Does ngx.eof() the best way to do "post_action" (result to user will be returned without delay, then in background there will be request to memcached) or there are better alternative?

post_action is buggy and that's why it is undocumented. One should always avoid it in production.

Why does more than 1 keepalive connections preferred?

For concurrent client requests. If the idle connections in the pool are already exhausted, nginx has to create new connections to the backend.

This is to provide non-blocking behaviour while staying keepalive?

Keep-alive and nonblocking are two separate unrelated things. Nonblocking is a must-have in the nginx context while keep-alive is optional, depending on your use cases.

What if all these keepalived connection will be blocked?

I'd assume you mean all the idle connections in the pool are taken and get in use. Then in that case, new backend requests will result in short connections. The connection pool limit does not limit backend concurrency; it only limits the idle connections in the pool. So you need ngx_limit_conns or other things to limit downstream concurrency instead for DDoS protection. This may change in the near future.

So making 100 connections in pool we limit the persistent connection and other (more than 100) will be done without keepalive (so the number of concurrent requests = total number of connections)?

Yes.

Let's said we want to support 1 miliion concurrent requests. It means that we just need memcache to support this number of connections (-c 1000000), right?

I don't think a single memcached instance can support this many concurrency on common hardware. But, yes. You can queue up exceeded concurrent requests in Lua yourself so that you don't have to equate backend concurrency level to downstream concurrency level. ngx_lua's built-in cosocket pool will provide this queueing feature in the near future.

BTW, I think it's much more efficient and simpler to use ngx_lua's shm-backed lua_shared_dictionary to store your counters instead of using memcached.

I thought about it and came to a conclusion that i'll not able to make external application extract the keys from lua_shared_dictinary without issues.
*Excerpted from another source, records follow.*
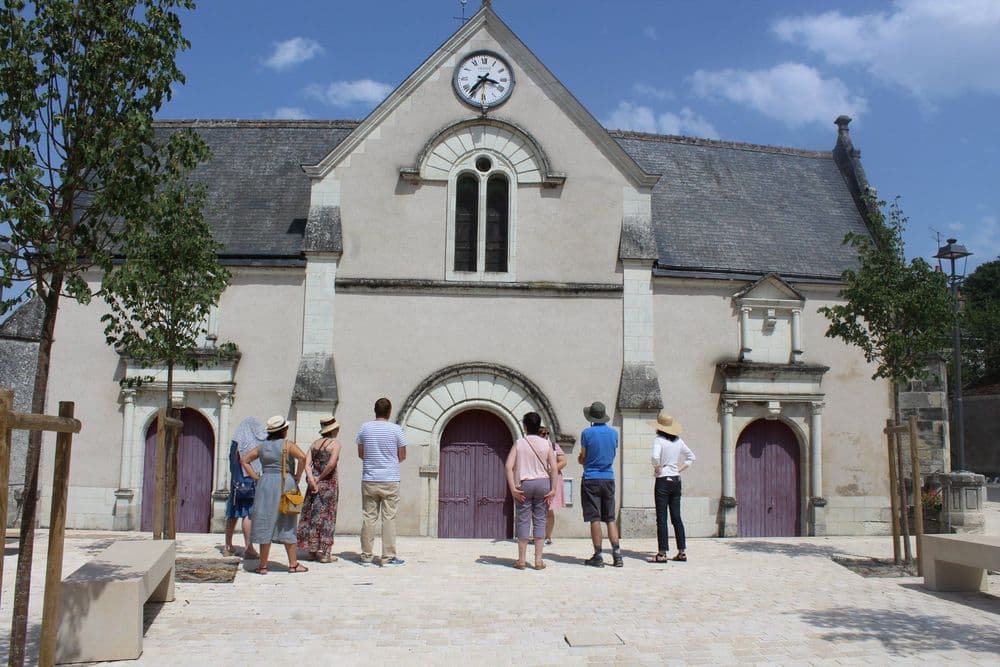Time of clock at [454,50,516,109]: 3:36
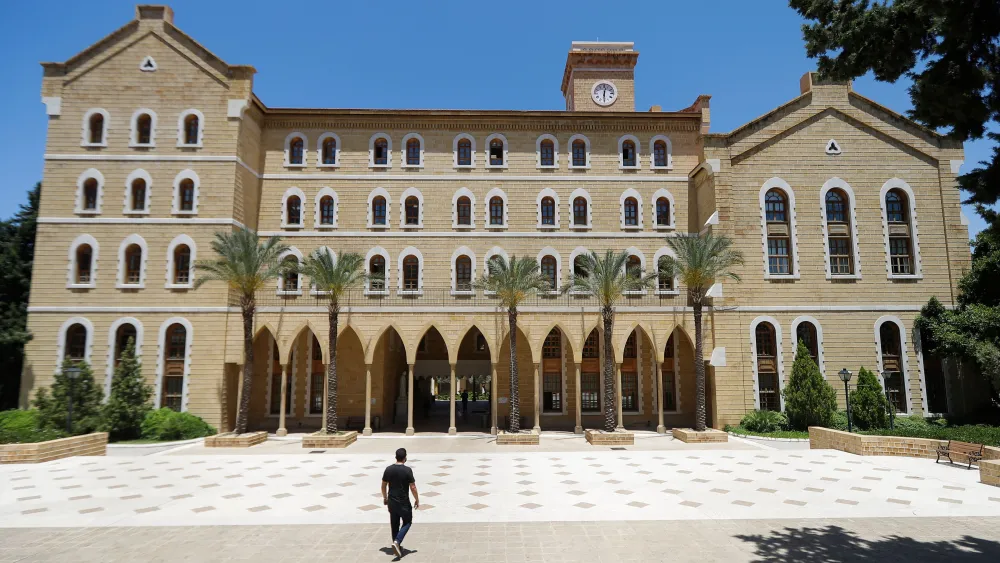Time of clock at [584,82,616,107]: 12:29
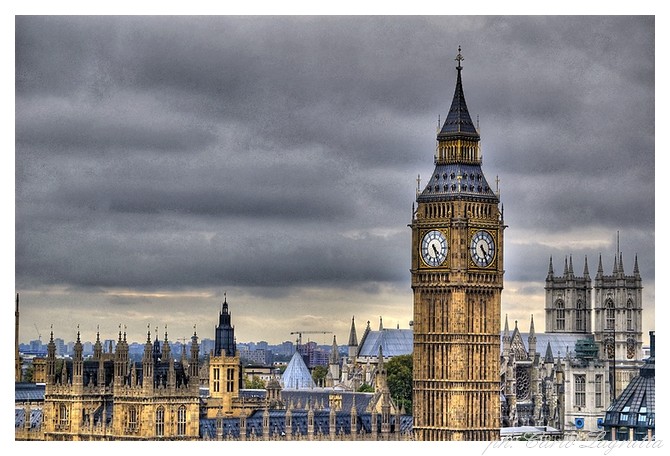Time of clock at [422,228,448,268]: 4:26
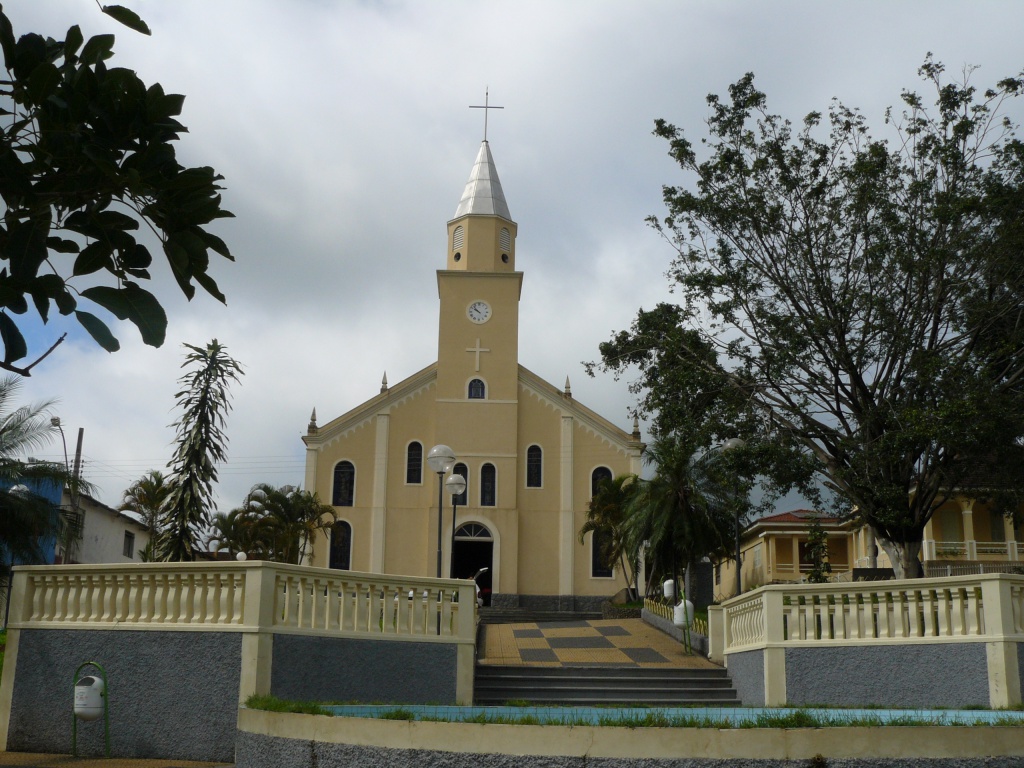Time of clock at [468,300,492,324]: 9:52
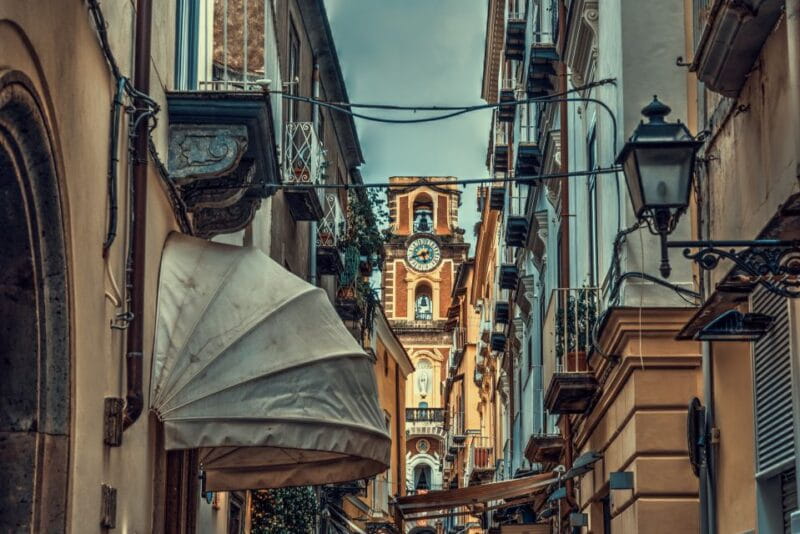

I need external application to get keys from here periodically (once a minute). But ngx.shared.DICT.get_keys will block entire nginx, this is not acceptable. And ngx.shared.DICT.get for all the possible keys (~1 million and growing) i assume will be slower than memcached because of HTTP and some nginx logic.

Maybe you can store key names to a single value yourself under a special key named "keys" in shdict. But yeah, 1 million may be too many for this.

I can also make it without external application, using lua again, but it will depend on nginx status (nginx restart will destroy all). For now i can not live this way. I restart nginx rather oftenly. You most probably never fully restart nginx (or at least you do it safely when you need to update binary), so it's fine for you.

Another option is to use Redis, which supports persistency. And you can also utilize lua-resty-redis's pipeline API to avoid sending a backend request to a socket upon every downstream request handled by nginx by "batching" the backend queries.

BTW, this discussion is already OT for this memc-nginx-module project.

agentzh commented 9 years ago

@Profforgr Oh, forgot to mention that you cannot call ngx.say after the ngx.eof call, which just does not make sense. I do understand you copy&paste the sample config from lua-resty-memcached's documentation, but it's apparently for a different context.